第二天早上,他重新检查了一遍那扇柜门。他用手电筒照着门缝的四周,在柜门与柜体相接的位置,现了一层极薄的蜡状物,像是被什么东西反复涂抹过的。他用指甲刮了一下,刮下来一小片半透明的薄片,放在手心里捻了捻,蜡质,没有气味。他不知道那是什么,只是把它包在纸巾里放进了抽屉。

那几天他接了几单生意,都是附近的村民来典当一些旧物——一只已经不走的老式怀表、一把锈蚀的铁剪刀、几枚不再流通的铜钱。他把那些物品一一登记,放进柜子里,开出当票,告诉对方可以在这个日期之前来赎回。那些物品都很普通,他登记得也很规范,可每次他把东西放进柜子里关上柜门的时候,都会感觉到一阵细微的振动从柜子内部传出来,像是那些物品正在用它们自己的方式重新适应着这个新环境。

第四天下午,一个老太太走进当铺,说要典当一样东西。她穿一件洗得白的深蓝色褂子,手里攥着一样东西,用一块旧手帕裹着。她在柜台前面坐下来,把那块手帕放在柜台上,慢慢展开。里面是一枚戒指,银质的,戒面已经氧化黑了,隐约能看出上面刻着一朵花。老太太说这枚戒指是她丈夫留下的,她想把它当掉。他问她打算当多久,她说不用多长时间,就存一个晚上。他愣了一下,说当铺一般没有按天当的,至少都是按月算。老太太说那就按最低的来,能当就行。他给她开了当票,把戒指放进指定的柜子里,关上柜门。

那天夜里,他关掉当铺的门之后,在柜台后面坐了一会儿。他没有立刻去睡,而是把抽屉里那包纸巾取出来,展开,把那片蜡状薄片放在桌上,在灯光下看了一会儿。薄片很薄,边缘不规整。他把薄片放在鼻端闻了一下,有一种极淡的气味,像是樟木和蜂蜡混合的气味。他把薄片重新包好,放回了抽屉里。
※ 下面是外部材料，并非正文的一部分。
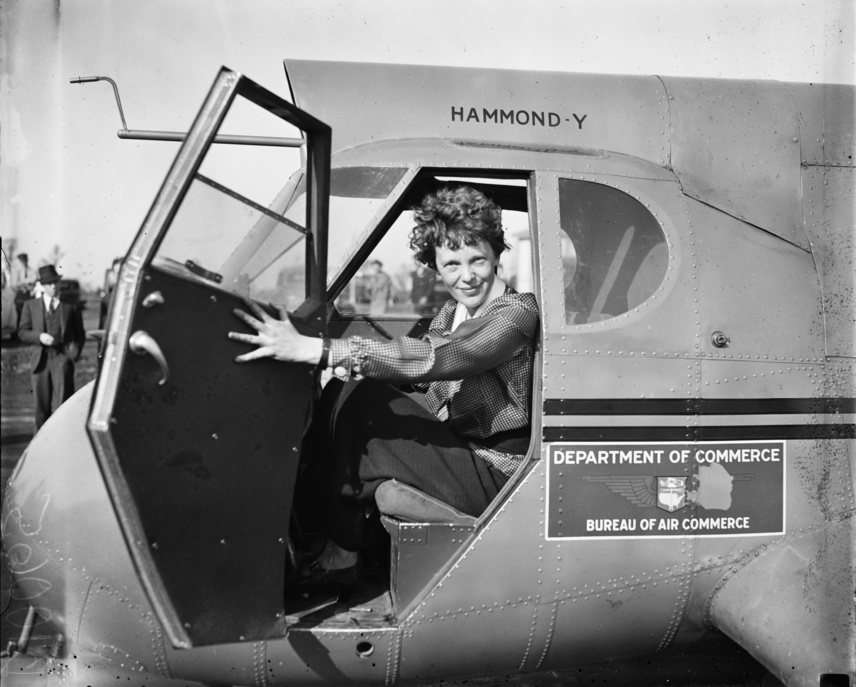 Az Amerikai Haditengerészet 66 repülőgéppel és kilenc hajóval indult Amelia Erhart gépének keresésére, de sem roncsokat, sem vízfelszínen maradt üzemanyagfoltot nem találtak a Csendes-óceánnak azon a területén, ahol eltűnését feltételezték, márpedig egy lezuhant gép rendszerint hagy ilyen jellegű nyomokat maga után. Két teljes héten és még két napon át kutatták a repülőgépet, de nem leltek nyomára. A szokatlan rejtélyességgel eltűnt gép kapcsán találgatások indultak el, és máig nem maradtak abba: az óceán mélyére süllyedés, hadifogság, de még a paranormális eltűnés lehetősége is felmerült.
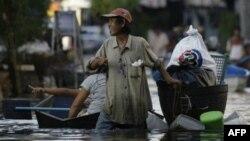 Наводнение в Таиланде продолжается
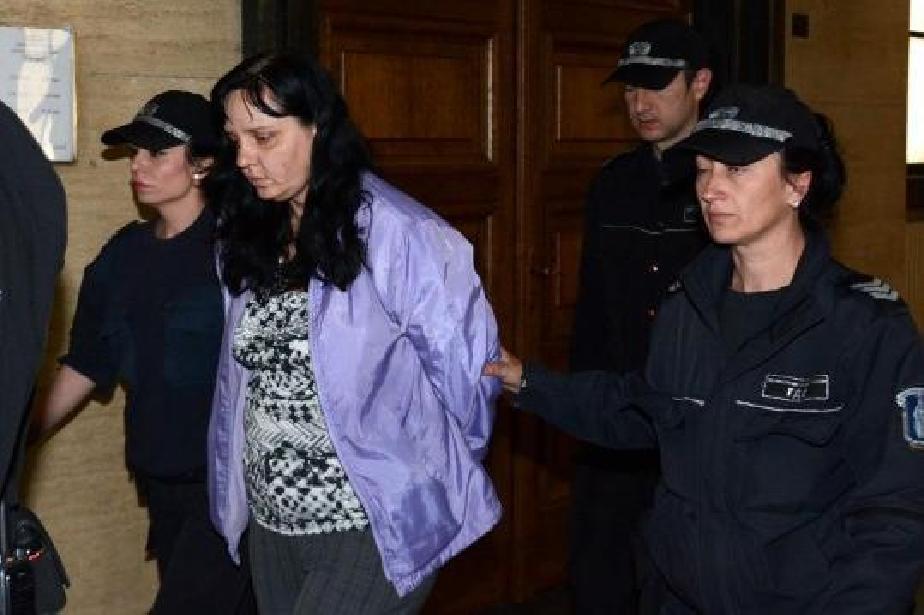 Акушерката, пребила жестоко бебе, поиска по-лека присъда от съда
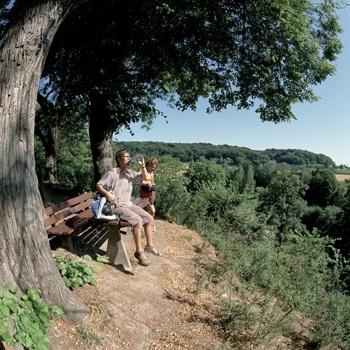 Pauze tijdens wandeling in Zuid-Limburg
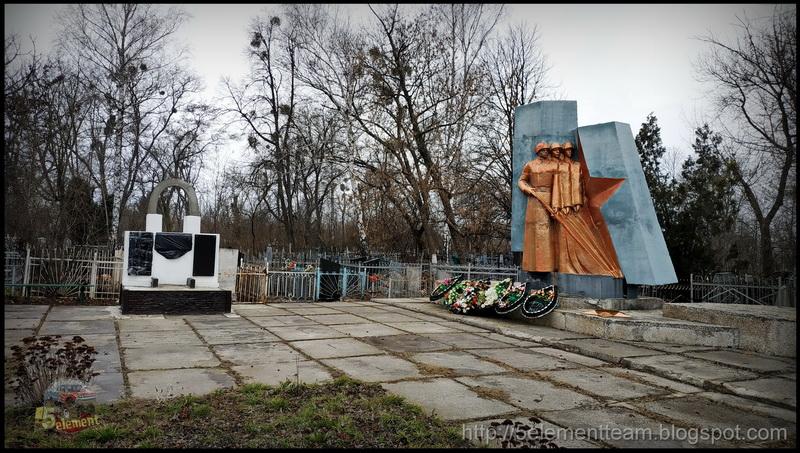 Братская могила в пос. Высокий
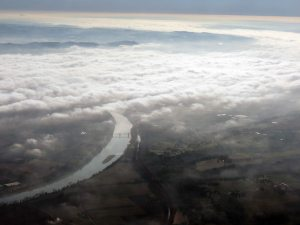La vallée de la Garonne sous le brouillard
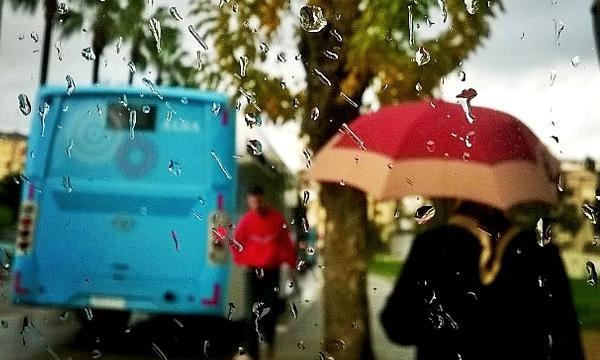انتبهوا...زخات مطرية رعدية تهم عددا من مناطق المملكة اليوم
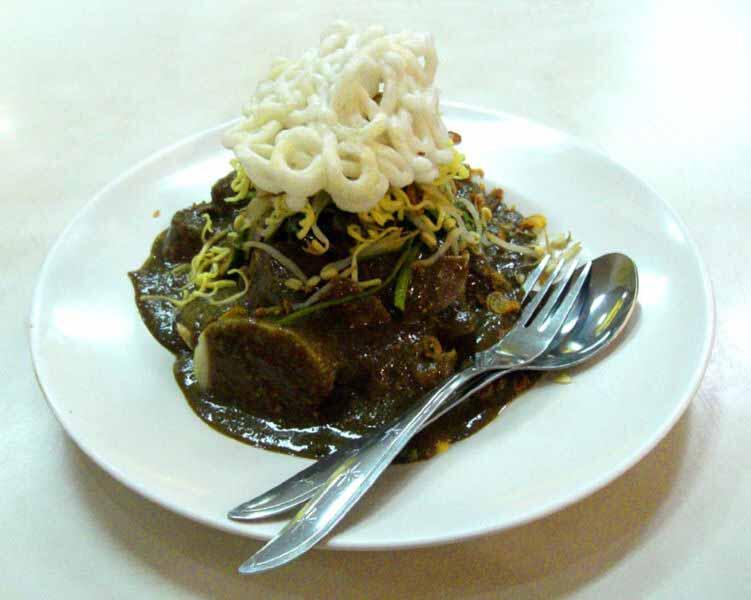 12 Makanan Ekstrim di Indonesia! Berani Memakannya?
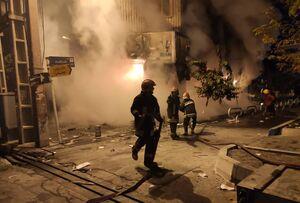 یک آتشنشان: آشوبگران دست و پایم را گرفتند و مرا در آتش انداختند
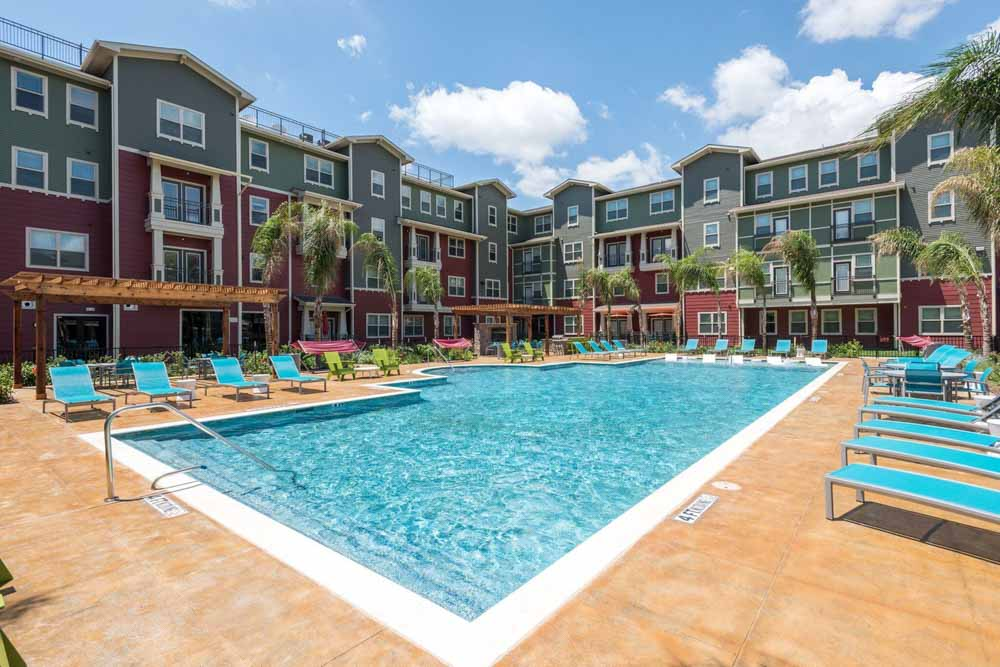 Gateway-on-Cullen-Houston-TX-Swimming-Pool-Unilodgers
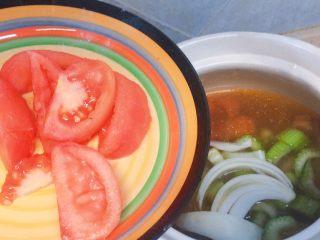 牛肉炖西红柿「高压锅加砂锅省时版」,然后把另外一个西红柿加进去,之前的俩个因为煮得比较久会进去汤里,这最后一个是就可以吃的。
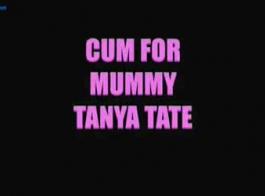تانيا تيت هي فتاة مبهجة ذات شعر داكن تحب الطريقة التي تمتص بها جوسلين كيلي قضيبها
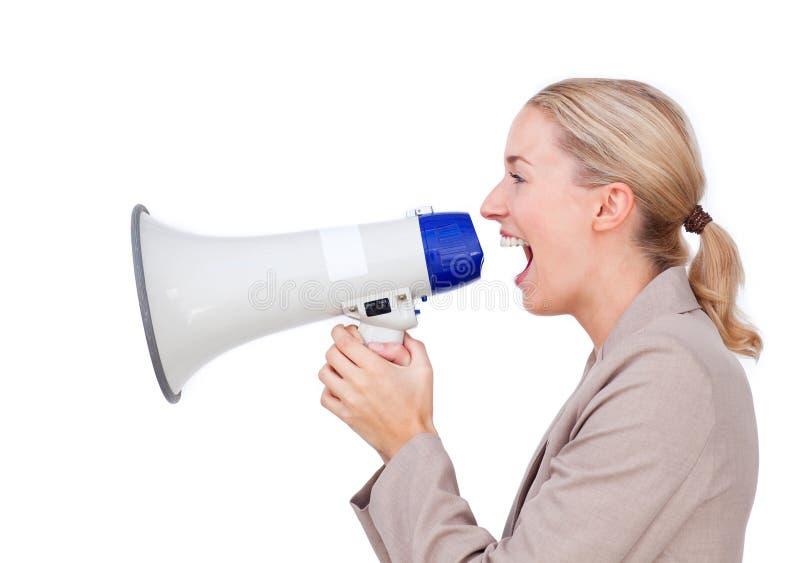 Donna di affari che urla tramite un megafono immagini stock libere da diritti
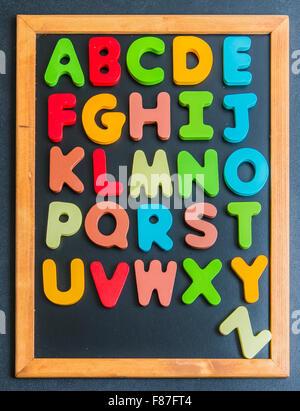 Alphabet de A à Z mot en bois coloré sur tableau noir Banque D'Images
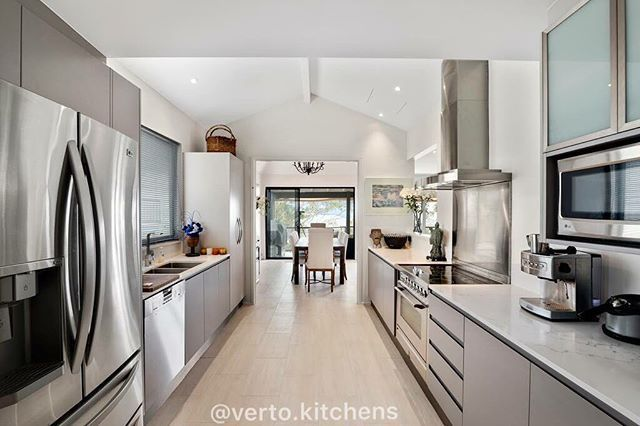 LOVING this beautiful kitchen with a Quantum Quartz Venatino 20mm bench top, 2pak cabinetry 2 tone all designed and installed by Verto Kitchens!! #KitchensByVerto #VertoKitchens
半夜的时候他又听见了那个声音,比之前更清晰了。他走到当铺里,现那枚戒指的柜门是开着的,里面空荡荡的。他走过去关上柜门,锁好。他回到柜台后面,在黑暗中坐了一会儿。他不知道那枚戒指是怎么出来的,也不知道那个老太太说“就存一个晚上”是什么意思。他只知道当他把戒指放回柜子里的时候,那扇锁着的柜门内侧,有什么东西正在以极慢的度响应着他的脚步声。

第二天早上,他打开柜子检查那枚戒指,戒指还在。他拿起来看了一下,现它比昨天亮了一些。他把它翻过来看内侧,在内侧靠近戒环的位置看到了一行极细的刻字——“还给你了。”他盯着那行字看了一会儿,然后把它放回柜子里,关上柜门。下午老太太来赎回戒指的时候,没有打开手帕检查,只是把当票放在柜台上,接过戒指,说了声谢谢,然后转身走了出去。他把当票收进抽屉里,在当票背面写下日期和物品名称,然后合上账本,在柜台后面坐了一会儿。他把那片蜡状薄片放在桌上,在灯光下看着它缓慢地变软、融化,像是一层被时间封存的旧封印,正在用他自己的手重新解封。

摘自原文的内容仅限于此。